Tuesday, October 23, 2012

Gettin' WRAD on the White Rim

As many mountain bikers in Utah  - and around the country - know, the White Rim Ttrail is truly a classic ride (this I know because I have a coffee table book called "Classic Mountain Bike"; Thirty of the World's Most Spectacular Trails" and the White Rim is in there).  It's a 100 mile loop that starts and finishes in the Island in the Sky section of the Canyonlands National park west of Moab, and after dropping off the Island mesa via the infamous Shafer Trail switchbacks a "bench" of (what I believe is) Navajo Sandstone creates a great shelf that enabled the building of an amazing 4WD road that wraps almost an entire loop in 70+ miles.  The route was initially developed by winter cattle grazing and then was "improved" by the Atomic Energy Commission for uranium exploration.  Now it's almost exclusively the domain of mountain bikers.
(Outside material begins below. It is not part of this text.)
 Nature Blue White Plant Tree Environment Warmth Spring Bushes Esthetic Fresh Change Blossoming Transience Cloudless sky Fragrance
Most folks take three days to do the loop in river trip style, with the "kayaks" being the bikes and the "rafts" being overladen 4WD trucks.  But over the last 10 years or so it seems like we almost never hear of any of our friends doing 3 day trips and instead it's becoming increasingly popular to do the White Rim in A Day (WRAD).  Before I met her Ash had done 8-10 of these, and in our first year together we did her only 3-day.  We hadn't done it for a long time (with the exception of going to the Scotsman's fantastic wedding at the halfway-around mark in 2005) and decided it was time to return. 
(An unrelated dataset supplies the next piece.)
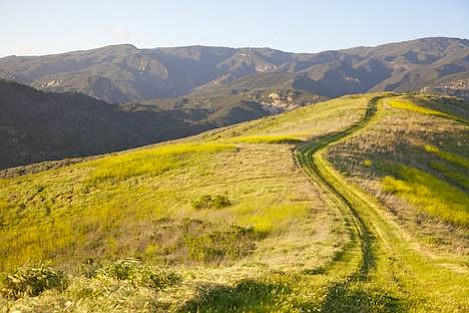 Ridgetop views and rugged backcountry make El Capitan a great place to get out on the trails. Join the Trails Council as we explore the Bill Wallace trail April 11.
In order to make a weekend out of it, we went south on Saturday to explore some awesome new singletrack (?? new to me, at least....maybe in the last few years?) in the Gemini Bridges area.  It's clear that Moab is taking seriously the "challenge" posed by the killer singletrack trails available in the Fruita and St George areas by doing a lot of work to make really fun singletrack in Moab to compliment the Slickrock trail and copious double track that historically has attracted plenty of tourist mountain bikers but waned in it's appeal to singletrack snobs.  The new trails are definitely worthy:


and are really well-marked:

And of course are becoming really popular:

Here's Ash dancing with death perilously close to the edge:


And the gratuitous "Anastazi-looking shadow on the rocks by a coupla dorks" shot:


There are at least 4 of these singletrack areas around Moab now that rival anything at Gooseberry, Fruita, etc in terms of fun, challenge, scenery, and trail quality. 
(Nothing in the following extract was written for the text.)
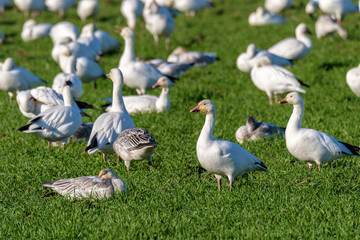Flock of Snow Geese feeding and resting in a green field, Skagit Valley, Washington, USA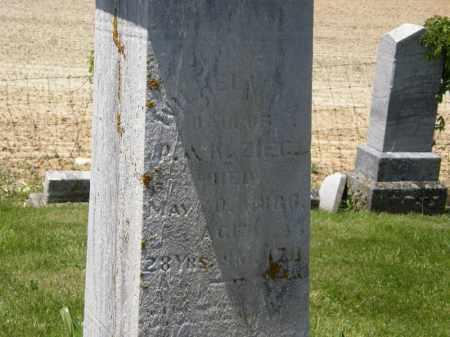 ZIEG, WILHELMINA - Marion County, Ohio | WILHELMINA ZIEG - Ohio Gravestone Photos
And then off to the WRAD on Sunday.  We rolled out just before first light (going clockwise) and zipped past the park gate ($5 for bikes?!?!  it was closed so of course we blew if off, but charging for bikes? c'mon....)
And had the sun rising on us as we plunged the 1400 feet down to the rim:


Where you settle into the rhythm of the double track:


The White Rim may have lost a bit of its luster for folks because there is not a single inch of single track, but the beauty is pretty amazing

and never really stops. 


As an added bonus, I found some super sick shades:

that I can't wait to start sporting around the Wasatch. 

We saw so few people that at about mile 70 we started to get a little concerned about our water poachability (from the 3-dayers) but we were able to get 2, 12 oz bottles of water from people who were doing a 3 day driving trip (which was "the only water we have; but we have plenty of soda!"  huh?  really?  you are camping in the desert with NO water?) and with about 2 or 3 hours to go we found some cyclists who had plenty of water left for us to do a refill.  

A long grinder climb to the top of the Mineral Bottom switchbacks (where the learned geologist Joe Hazel tells me he found alarming levels of radioactivity!  I won't be camping there anytime soon....) and a 10 mile spin back to the highway returned us to the start with an hour to spare before dark. 

In an era of most mountain bike rides being in the several-hour range, it is always a treat to get a truly-full day of riding on a bona fide "classic".  Stellar ride for sure.